Over the last few decades, we have become increasingly incapable of reasonably criticizing the failings of our opponents, or appropriately defining the stakes in front of us. Every opponent is the WORST human being to ever live. Every election is the difference between American ascendancy and the End Times.

That’s not to say important things haven’t been at stake or that certain leaders haven’t been less than beneficial for the country. But it is to say: we’ve wasted all our words.

Now we have no way to describe the force that is Donald Trump.

Both sides have exhausted our language in an attempt to portray the other side as evil. Now our vocabulary is bare, our metaphors exhausted, our dire warnings dead on the road.

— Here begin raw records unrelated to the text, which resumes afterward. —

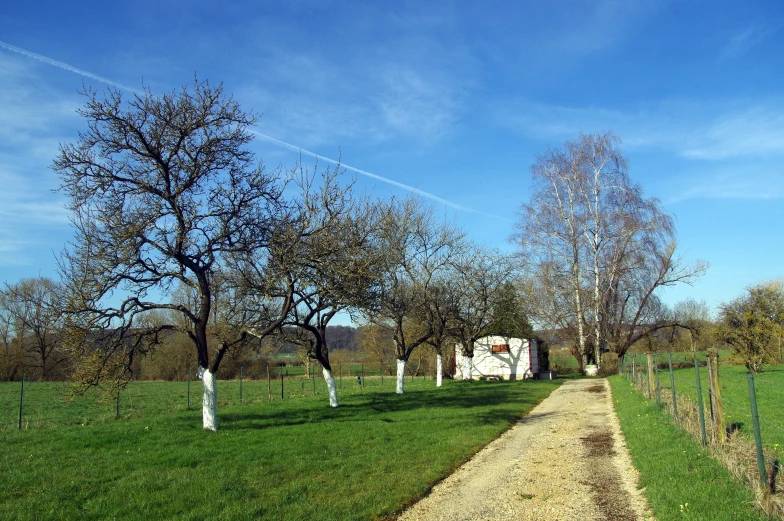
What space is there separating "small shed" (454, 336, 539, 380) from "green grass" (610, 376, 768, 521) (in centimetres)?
2507

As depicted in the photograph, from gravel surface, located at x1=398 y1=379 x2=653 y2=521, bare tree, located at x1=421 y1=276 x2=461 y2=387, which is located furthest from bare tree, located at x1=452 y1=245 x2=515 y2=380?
gravel surface, located at x1=398 y1=379 x2=653 y2=521

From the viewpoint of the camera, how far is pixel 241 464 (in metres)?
9.29

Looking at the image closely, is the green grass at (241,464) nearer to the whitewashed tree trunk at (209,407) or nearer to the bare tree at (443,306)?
the whitewashed tree trunk at (209,407)

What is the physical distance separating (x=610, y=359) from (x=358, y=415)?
2464cm

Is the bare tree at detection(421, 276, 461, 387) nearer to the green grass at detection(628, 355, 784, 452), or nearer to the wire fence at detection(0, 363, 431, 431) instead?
the wire fence at detection(0, 363, 431, 431)

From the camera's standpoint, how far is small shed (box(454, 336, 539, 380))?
120 feet

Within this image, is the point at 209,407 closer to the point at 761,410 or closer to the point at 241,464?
the point at 241,464

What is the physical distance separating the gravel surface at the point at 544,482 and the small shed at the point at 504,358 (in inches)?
928

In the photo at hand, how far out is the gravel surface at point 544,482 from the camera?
668cm

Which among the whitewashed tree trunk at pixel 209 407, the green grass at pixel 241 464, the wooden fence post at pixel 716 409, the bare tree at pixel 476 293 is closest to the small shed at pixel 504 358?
the bare tree at pixel 476 293

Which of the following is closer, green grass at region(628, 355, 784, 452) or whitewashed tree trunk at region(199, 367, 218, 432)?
green grass at region(628, 355, 784, 452)

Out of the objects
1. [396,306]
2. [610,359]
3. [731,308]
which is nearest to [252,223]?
[396,306]

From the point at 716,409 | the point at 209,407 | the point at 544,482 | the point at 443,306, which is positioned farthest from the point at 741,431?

There is nothing we can say about Donald Trump that hasn’t been said about far lesser threats. And that means there’s nothing we can say that will make his supporters pause and reconsider. Why would they pause at warnings they’ve heard all of their lives about every other politician?

Trump is an existential threat to the character of our nation. He has no respect for the dignity of the office he’s running for and no interest in protecting the Constitution or following international law. And by allowing the space for white-supremacists to move freely within his movement, he is giving power to a dangerous element that threatens the well-being and lives of millions of our citizens.

He riles up fear and hate in a way that is truly comparable to Hitler. And yet that analogy is useless. It won’t convince a single Trump follower to reassess because we’ve rendered the analogy meaningless. Indeed, everything I said is meaningless to anyone who is predisposed to support Trump. It’s all been said before, and said louder, and said with more rancor and spit.

When we overuse our words, we choke out our ability to speak truth. For the first time in my life, there is a real monster rising within our political system. But we’ve already named a thousand lesser threats monstrous. What do we call Trump? How do we find words that hold any meaning? Where are the words that will stop him?